Winning numbers for 1 draw on November 25, 2025 in Rhode Island.
Draw times: Evening.
Our take on the Mega Millions results
November 25, 2025Mega Millions report — Tuesday night, November 25, 2025: 11 15 31 32 59 shows a notable pattern
On Tuesday night, November 25, 2025, the Mega Millions draw in Rhode Island brought 11 15 31 32 59 back after days away. Given an expected cadence of 1 in 12,103,014 draws, this interval places the result well beyond typical spacing and makes it a meaningful entry for long-term distribution tracking.
Overview
On Tuesday night, November 25, 2025, the Mega Millions draw in Rhode Island brought 11 15 31 32 59 back after days away. Given an expected cadence of 1 in 12,103,014 draws, this interval places the result well beyond typical spacing and makes it a meaningful entry for long-term distribution tracking.
Combo Profile
From a number-profile view, this result lands on 5 distinct numbers and no repeats. Its range is 11 to 59 with a wide spread.
Why Droughts Matter
Extended gaps are best read as context, not forward-looking - they highlight the tail behavior of the system. They provide a clean read on long-run variance.
Data Notes
This report summarizes observed outcomes for Tuesday night, November 25, 2025 and interprets them within the long-run distribution record. It does not imply a forecast or recommendation.
From Stepzero
At Stepzero, the priority is accuracy and context. This report is intended as a historical record entry, not a forecast.
Additional Context
Long-horizon tracking is the only reliable way to separate short-term noise from persistent drift. By logging each outcome against its expected cadence, the system builds a distribution profile that becomes more stable as the sample grows.
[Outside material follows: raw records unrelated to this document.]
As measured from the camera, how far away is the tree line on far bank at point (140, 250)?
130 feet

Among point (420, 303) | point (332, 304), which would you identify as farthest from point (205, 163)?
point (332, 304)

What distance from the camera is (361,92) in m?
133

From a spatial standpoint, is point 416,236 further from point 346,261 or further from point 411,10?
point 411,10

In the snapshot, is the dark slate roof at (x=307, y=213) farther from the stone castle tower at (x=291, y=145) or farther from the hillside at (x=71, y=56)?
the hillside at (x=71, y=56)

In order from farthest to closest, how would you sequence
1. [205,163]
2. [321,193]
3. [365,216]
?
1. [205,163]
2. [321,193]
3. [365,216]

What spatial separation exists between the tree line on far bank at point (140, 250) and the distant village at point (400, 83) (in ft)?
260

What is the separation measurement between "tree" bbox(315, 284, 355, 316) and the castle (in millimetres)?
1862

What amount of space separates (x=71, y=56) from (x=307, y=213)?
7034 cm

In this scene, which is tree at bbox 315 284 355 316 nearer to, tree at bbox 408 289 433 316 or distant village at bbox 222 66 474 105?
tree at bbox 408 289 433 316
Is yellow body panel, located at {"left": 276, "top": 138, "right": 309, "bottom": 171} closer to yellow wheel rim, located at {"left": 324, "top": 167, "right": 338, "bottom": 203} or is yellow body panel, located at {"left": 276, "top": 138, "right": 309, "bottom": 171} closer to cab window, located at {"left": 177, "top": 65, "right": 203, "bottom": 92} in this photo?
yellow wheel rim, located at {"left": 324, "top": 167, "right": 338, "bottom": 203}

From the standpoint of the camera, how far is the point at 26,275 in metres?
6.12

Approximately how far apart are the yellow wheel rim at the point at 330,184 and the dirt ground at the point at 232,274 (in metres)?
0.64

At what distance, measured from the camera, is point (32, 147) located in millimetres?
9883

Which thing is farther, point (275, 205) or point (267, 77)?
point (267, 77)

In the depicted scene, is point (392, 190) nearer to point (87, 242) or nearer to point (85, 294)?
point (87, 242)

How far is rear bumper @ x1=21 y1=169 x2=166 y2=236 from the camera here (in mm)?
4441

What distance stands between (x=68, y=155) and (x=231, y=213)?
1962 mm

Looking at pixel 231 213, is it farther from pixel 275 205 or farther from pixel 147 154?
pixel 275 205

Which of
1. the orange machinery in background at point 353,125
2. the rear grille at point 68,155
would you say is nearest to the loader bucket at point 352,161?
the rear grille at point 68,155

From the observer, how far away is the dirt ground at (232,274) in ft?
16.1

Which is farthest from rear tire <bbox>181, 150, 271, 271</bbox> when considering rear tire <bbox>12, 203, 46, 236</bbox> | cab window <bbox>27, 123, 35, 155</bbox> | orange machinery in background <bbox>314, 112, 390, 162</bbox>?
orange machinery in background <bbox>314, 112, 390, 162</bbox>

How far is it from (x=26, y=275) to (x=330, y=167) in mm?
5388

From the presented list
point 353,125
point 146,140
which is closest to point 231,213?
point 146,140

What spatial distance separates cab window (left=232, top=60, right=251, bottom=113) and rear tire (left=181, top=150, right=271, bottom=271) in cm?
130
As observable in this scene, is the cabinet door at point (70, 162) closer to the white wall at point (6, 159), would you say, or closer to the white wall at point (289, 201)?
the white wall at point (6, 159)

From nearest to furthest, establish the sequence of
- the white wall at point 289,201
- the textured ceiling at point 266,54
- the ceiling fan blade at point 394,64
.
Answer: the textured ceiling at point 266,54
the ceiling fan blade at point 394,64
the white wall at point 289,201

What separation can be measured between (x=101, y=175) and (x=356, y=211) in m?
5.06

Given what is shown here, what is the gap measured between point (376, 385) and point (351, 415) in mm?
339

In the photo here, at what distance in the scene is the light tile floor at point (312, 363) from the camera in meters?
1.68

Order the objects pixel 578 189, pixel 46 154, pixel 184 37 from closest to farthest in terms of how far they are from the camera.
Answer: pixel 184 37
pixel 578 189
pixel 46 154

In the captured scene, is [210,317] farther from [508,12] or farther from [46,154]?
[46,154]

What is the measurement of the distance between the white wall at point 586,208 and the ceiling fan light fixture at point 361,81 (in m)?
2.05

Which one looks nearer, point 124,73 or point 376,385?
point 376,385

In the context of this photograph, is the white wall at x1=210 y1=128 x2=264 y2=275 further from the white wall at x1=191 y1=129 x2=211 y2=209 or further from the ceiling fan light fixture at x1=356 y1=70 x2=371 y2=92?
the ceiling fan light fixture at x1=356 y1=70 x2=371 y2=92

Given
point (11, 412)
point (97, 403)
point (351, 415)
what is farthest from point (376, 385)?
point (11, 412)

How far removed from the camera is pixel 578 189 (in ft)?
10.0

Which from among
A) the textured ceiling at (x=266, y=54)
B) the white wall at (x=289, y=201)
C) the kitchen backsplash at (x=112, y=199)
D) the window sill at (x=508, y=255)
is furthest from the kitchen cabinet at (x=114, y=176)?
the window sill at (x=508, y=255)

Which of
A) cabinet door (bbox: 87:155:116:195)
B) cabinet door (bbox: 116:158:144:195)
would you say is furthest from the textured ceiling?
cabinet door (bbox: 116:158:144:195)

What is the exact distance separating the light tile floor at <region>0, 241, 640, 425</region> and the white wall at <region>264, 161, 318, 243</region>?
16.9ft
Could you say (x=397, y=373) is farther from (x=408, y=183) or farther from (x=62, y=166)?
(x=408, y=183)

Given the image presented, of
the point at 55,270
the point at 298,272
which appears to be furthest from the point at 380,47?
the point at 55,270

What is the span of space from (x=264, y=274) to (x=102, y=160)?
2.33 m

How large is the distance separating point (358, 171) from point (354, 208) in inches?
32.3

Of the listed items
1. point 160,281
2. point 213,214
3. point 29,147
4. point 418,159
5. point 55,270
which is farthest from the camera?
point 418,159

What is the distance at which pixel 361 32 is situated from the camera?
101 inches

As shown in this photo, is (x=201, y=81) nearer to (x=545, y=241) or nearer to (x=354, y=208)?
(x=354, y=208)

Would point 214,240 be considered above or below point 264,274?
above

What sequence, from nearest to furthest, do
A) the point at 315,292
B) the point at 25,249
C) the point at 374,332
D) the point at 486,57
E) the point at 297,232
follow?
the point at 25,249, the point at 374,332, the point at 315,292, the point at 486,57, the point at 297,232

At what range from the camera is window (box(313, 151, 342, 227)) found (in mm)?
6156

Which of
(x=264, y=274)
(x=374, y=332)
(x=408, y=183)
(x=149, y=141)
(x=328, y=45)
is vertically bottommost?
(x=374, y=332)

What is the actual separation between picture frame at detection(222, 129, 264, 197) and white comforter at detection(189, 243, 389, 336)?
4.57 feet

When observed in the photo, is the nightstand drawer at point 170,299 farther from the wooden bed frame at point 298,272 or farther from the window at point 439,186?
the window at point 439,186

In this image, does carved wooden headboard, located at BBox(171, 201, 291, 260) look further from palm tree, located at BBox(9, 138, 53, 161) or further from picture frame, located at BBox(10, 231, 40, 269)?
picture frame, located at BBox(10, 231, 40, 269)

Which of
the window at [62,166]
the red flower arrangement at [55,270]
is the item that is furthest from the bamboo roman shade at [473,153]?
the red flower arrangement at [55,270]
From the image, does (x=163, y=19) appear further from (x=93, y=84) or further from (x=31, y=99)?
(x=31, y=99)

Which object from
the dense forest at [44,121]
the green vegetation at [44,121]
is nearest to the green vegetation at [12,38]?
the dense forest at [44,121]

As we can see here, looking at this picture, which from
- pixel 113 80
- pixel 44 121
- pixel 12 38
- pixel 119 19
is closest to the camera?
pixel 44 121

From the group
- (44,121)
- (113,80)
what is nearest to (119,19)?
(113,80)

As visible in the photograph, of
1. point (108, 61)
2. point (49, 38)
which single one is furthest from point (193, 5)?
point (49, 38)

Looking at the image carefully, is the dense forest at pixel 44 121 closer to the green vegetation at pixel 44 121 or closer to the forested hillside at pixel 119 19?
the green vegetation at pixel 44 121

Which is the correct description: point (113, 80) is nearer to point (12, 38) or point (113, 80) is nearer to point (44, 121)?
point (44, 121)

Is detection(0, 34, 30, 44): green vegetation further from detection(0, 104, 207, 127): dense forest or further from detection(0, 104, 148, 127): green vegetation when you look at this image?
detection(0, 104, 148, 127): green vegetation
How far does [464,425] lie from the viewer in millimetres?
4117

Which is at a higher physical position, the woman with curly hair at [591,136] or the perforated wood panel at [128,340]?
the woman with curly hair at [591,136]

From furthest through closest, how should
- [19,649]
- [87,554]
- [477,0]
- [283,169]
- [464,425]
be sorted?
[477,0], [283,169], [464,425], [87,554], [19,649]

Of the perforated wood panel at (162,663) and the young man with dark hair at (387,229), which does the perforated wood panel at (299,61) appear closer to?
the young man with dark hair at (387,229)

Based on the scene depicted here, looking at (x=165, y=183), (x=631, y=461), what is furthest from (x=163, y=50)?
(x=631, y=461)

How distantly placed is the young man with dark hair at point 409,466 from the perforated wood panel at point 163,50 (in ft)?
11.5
Long-horizon tracking is the only reliable way to separate short-term noise from persistent drift. By logging each outcome against its expected cadence, the system builds a distribution profile that becomes more stable as the sample grows.
Adding to the Long-Term Record
The return of 11 15 31 32 59 expands the archive by one more data point. It is the accumulation of these entries, not a single draw, that defines the reliability of long-horizon analysis.